Manchevsky is more successful on his home turf, where he shows his countrymen lovingly giving birth to new lambs, and then contemplating raping a Muslim girl on general principles. A mailman whistles the theme from Butch Cassidy while riding his bicycle, and then segues into The Internationale. The rude lady in the rural post office has no intention of dealing with a phone caller who cannot speak her language. All seem oblivious or uncaring about the fact that their beautiful valley is ready to explode with internecine conflict. This is war not with armies but on a neighborhood and family level. The film expresses the pain, misery and hopelessness of it all, and makes any peaceful solution seem like a miracle.

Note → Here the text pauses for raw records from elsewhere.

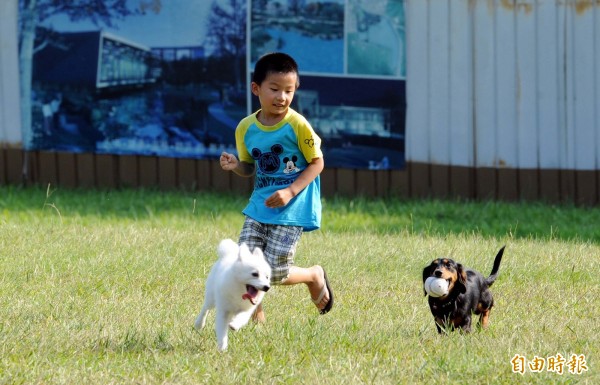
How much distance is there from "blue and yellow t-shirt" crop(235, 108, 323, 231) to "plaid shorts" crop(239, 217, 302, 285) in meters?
0.06

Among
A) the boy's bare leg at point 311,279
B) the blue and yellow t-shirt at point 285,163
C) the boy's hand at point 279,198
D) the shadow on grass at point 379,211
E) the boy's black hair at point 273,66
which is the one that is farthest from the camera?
the shadow on grass at point 379,211

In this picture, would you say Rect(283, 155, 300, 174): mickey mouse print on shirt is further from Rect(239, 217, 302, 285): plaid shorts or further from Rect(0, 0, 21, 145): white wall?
Rect(0, 0, 21, 145): white wall

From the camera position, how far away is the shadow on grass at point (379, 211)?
1104 cm

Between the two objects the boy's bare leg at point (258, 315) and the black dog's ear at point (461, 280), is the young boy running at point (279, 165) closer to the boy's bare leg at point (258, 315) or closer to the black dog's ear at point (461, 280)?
the boy's bare leg at point (258, 315)

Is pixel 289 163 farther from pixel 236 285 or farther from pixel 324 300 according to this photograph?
pixel 236 285

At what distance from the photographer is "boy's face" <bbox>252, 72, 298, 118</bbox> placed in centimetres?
655

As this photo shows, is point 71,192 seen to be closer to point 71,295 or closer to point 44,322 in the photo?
point 71,295

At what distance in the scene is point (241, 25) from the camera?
12.9m

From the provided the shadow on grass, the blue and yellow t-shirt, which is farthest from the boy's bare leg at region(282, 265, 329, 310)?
the shadow on grass

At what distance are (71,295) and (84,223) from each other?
Answer: 360 cm

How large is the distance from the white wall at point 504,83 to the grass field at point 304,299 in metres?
0.75

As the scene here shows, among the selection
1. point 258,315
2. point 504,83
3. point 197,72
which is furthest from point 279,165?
point 197,72

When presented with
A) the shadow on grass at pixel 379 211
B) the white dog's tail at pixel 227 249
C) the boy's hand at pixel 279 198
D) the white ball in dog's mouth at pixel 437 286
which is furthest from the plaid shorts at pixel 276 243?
the shadow on grass at pixel 379 211

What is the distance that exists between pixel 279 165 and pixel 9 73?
303 inches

Criterion's DVD of Before the Rain presents this stunningly beautiful film in a glowing enhanced transfer. The director appears on a commentary with film scholar Annette Insdorf, to explain some of the more puzzling aspects of the film and to tell the story of its production. Interesting actor Rade Serbedzija tells his story in a new interview, and we see coverage of the filming in a 1993 TV documentary. Raw behind the scenes footage has apparently been recovered from an old Electronic Press Kit.

The extras go into even more detail, with soundtrack-only excerpts highlighting the Macedonian band Anastasia, a gallery of the director's photographs, his music video Tennessee and more galleries of stills, storyboards and letters. Ian Christie contributes a concise liner note essay for the insert booklet. Criterion's disc producer is Debra McClutchy.


On a scale of Excellent, Good, Fair, and Poor, Before the Rain rates:
Movie: Excellent
Video: Excellent
Sound: Excellent
Supplements: see above
Packaging: Keep case
Reviewed: July 4, 2008

Republished by permission of Turner Classic Movies.